Sempre più spesso, quando a parlare è Matteo Renzi non capiamo se sia davvero lui o Crozza che ne fa la parodia. Se così fosse, infatti, ci metteremmo l’anima in pace, ridendo di gusto sentendolo lamentarsi della scarsa considerazione riservata ai giovani all’interno delle proposte per la ripartenza o della situazione in cui versano le scuole. Così come rideremmo di quelle frasi ridicole sulla giustizia e della puntuale confusione tra le responsabilità politiche e morali e le responsabilità giudiziarie (se la magistratura è divisa e la politica è debole e non riconosce la differenza tra giustizialismo e garantismo, il rischio di una deriva modello Tangentopoli è lì. […] Se c’è il vuoto della politica, qualcuno sostituisce quel vuoto. […] Si crea un clima in cui la magistratura svolge un ruolo anche di supplenza della politica). Quando invece parla del Ponte sullo Stretto ci sorge un altro dubbio: non sappiamo più se sia Berlusconi travestito da Renzi o sempre Crozza nei panni del Cavaliere che imita il Senatore toscano.
Ogni volta, quindi, siamo costretti a sgranare gli occhi e a realizzare che sì, è proprio lui: nulla di personale, sia chiaro, ma davvero non comprendiamo come possa trascorrere il tempo a predicare e a dire in che modo rilanciare il Paese come se non fosse stato Presidente del Consiglio per tre anni e segretario del PD per la maggior parte del periodo in cui il suo ex partito è stato al governo. Ciononostante, ha dedicato un intero libro ad alcune ricette per il futuro intitolato La mossa del cavallo, vale a dire quella che l’Italia dovrà fare per rinascere dopo la pandemia, ovviamente pari a quella che lui ha fatto lo scorso agosto per dar vita al Conte bis. Nulla di illegittimo, per carità: un politico ha pieno diritto di avanzare proposte e rivendicare i risultati ottenuti in passato. Ciò che lascia non poco sorpresi, tuttavia, è la sua tendenza a mostrarsi quale salvatore della patria, fingendo di estrapolare dal cilindro gli strumenti magici per risolvere i problemi relativi a infrastrutture, scuole, economia, lavoro e magistratura. Problemi esistenti per i quali la domanda sorge spontanea: perché non ci ha pensato prima, quando era l’uomo più potente d’Italia? Lui, che in pochi anni è passato da NO TAV a SI TAV, lo stesso che oggi dice che parte degli utili delle imprese dovrebbe andare ai lavoratori ma al governo ha abolito l’art.18, che immagina un futuro in cui anche l’economia sarà a portata di smartphone ma nel 2015 ha alzato l’uso del contante da 1000 a 3000 euro?

Estratti di dati >>
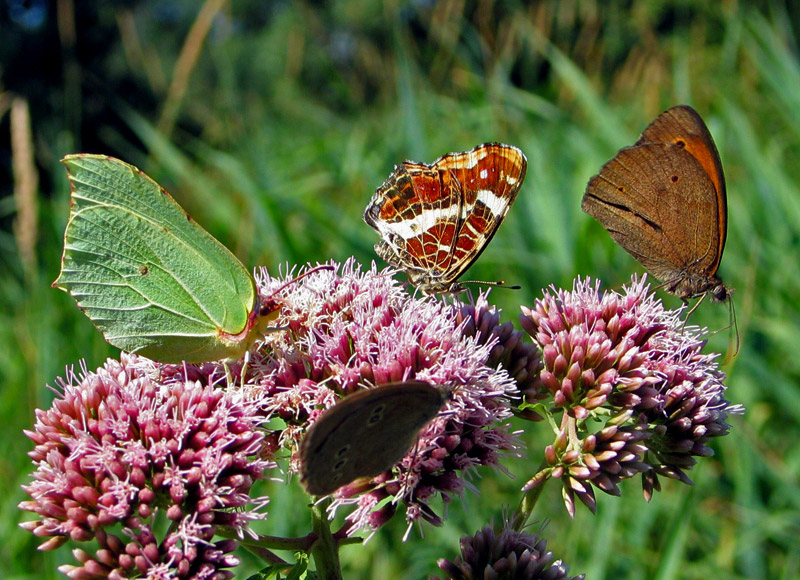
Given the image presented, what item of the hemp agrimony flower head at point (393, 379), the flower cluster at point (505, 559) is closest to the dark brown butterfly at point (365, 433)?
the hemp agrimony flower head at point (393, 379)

--

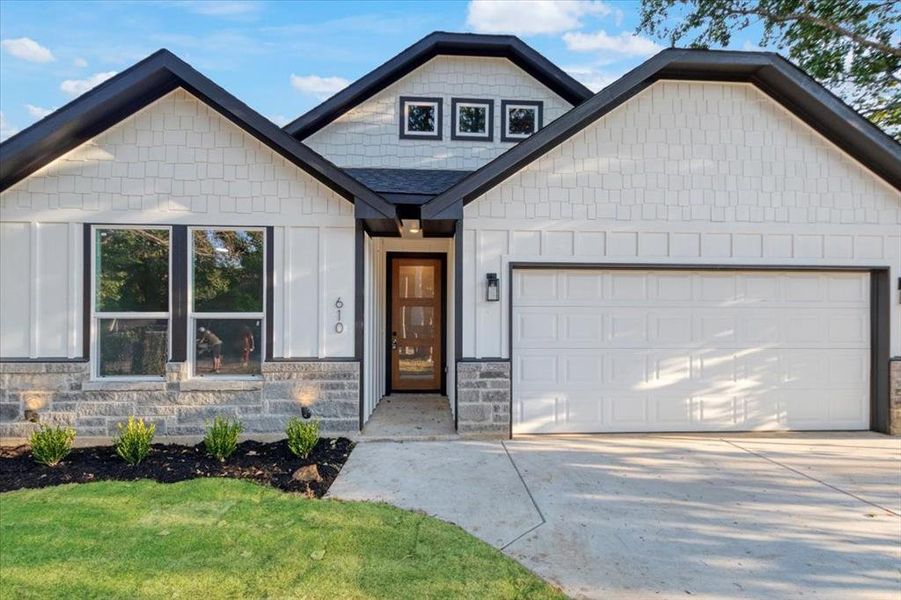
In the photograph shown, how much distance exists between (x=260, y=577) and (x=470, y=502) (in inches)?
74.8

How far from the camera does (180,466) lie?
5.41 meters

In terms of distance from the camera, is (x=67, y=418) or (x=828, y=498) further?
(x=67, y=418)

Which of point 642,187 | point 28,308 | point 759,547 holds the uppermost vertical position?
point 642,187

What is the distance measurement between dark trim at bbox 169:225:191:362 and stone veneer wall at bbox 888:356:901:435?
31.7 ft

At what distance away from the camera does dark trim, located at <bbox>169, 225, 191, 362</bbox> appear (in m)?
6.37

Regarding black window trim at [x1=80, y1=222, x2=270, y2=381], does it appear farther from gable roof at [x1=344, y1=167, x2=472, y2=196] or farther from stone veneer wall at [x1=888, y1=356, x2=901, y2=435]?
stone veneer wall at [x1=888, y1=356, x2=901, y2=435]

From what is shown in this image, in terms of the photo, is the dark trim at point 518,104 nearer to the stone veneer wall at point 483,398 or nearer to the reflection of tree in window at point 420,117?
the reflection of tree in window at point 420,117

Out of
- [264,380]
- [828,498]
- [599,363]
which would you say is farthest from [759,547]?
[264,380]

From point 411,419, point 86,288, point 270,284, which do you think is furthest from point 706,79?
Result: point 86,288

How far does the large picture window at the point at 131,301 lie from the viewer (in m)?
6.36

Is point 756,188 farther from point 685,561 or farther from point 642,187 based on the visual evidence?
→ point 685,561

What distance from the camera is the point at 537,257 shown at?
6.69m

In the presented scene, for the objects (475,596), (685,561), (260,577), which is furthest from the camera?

==

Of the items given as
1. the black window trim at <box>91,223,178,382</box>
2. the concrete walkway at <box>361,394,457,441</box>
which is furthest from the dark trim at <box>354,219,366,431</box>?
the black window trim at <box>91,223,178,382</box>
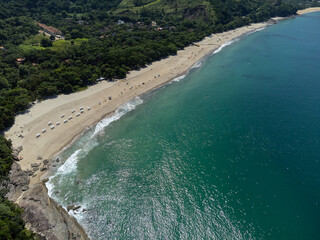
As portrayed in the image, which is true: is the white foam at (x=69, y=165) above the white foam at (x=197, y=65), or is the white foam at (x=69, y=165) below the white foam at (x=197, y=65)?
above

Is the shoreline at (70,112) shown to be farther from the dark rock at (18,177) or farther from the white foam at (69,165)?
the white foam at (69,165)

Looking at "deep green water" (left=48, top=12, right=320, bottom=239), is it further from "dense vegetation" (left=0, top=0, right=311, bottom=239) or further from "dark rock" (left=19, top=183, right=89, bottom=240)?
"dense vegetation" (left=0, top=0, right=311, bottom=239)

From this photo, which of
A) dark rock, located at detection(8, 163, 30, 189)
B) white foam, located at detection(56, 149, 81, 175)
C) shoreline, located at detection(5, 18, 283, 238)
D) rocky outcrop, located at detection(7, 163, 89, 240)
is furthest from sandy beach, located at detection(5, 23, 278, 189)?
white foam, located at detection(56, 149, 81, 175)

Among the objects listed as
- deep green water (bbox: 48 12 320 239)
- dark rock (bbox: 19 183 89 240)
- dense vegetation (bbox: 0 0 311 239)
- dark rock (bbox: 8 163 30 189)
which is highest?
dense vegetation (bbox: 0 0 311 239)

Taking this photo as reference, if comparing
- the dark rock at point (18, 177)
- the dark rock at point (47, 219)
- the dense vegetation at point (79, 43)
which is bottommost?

Serie di esercizi >>
- A) Nel brano estratto, perché chi scrive non comprende come Matteo Renzi possa passare il tempo a spiegare in che modo rilanciare il Paese? Risponda in una-tre frasi.
- B) Riprenda il brano su Matteo Renzi dal punto in cui si interrompe.
Le voci riportate sopra non sono necessarie per lo svolgimento.

Risposte per esercizio >>
- A) Chi scrive non lo comprende perché Renzi è stato Presidente del Consiglio per tre anni e segretario del PD per la maggior parte del periodo in cui quel partito è stato al governo. Eppure parla di come rilanciare il Paese come se non avesse ricoperto quei ruoli.

- B)
Contraddizioni a parte, il peggio arriva quando afferma – come ha dichiarato in una recente presentazione del libro insieme a Enrico Mentana – che il problema della politica è di non essere riuscita a pensare e a dare un’idea di futuro per i giovani, a differenza delle generazioni precedenti che, invece, hanno goduto di questo privilegio. E, specifica il leader di IV, le colpe ricadono su tutta la classe dirigente, compresi editoria e impresa. Ebbene, concordiamo talmente tanto con questa affermazione che stavolta non siamo sorpresi dal fatto che sia lui a farla, piuttosto siamo incazzati perché ci chiediamo dove trovi il coraggio colui che per una volta avrebbe potuto rappresentare il nuovo e che si era dipinto come rottamatore ma che, appena arrivato al potere, ha dimenticato che quello che doveva rottamare non era questo o quel compagno – termine a lui indigesto – di partito bensì un’idea chiusa, limitata e divisiva di politica che andava scardinata. E, invece, non ha fatto altro che incarnarla, rivelandosi peggiore di chi lo ha preceduto e contribuendo a negare una opportunità di futuro, lui che è stato il premier più giovane della storia repubblicana italiana.
Per questo noi possiamo essere titolati a pretendere una visione di ciò che verrà ma non può farlo chi con la Buona Scuola ha creato la figura del preside-manager, chi si è preoccupato di distribuire qua e là i famosi 80 euro anziché creare posti di lavoro stabili né chi ha perseguito azioni intente ad aumentare il precariato. Peccato, dunque, perché se ieri aveva tante mosse del cavallo, oggi il Senatore si accontenta di far tremare ogni tanto il governo per dimostrare di essere ancora in vita, ben consapevole che, se si votasse domani, questo sarebbe l’ultimo giro di boa per lui e per suoi. Ecco perché, anziché un cavallo che prova lo scacco matto, quelli di Matteo Renzi sembrano somigliare sempre di più agli ultimi colpi di coda di una lucertola politicamente moribonda.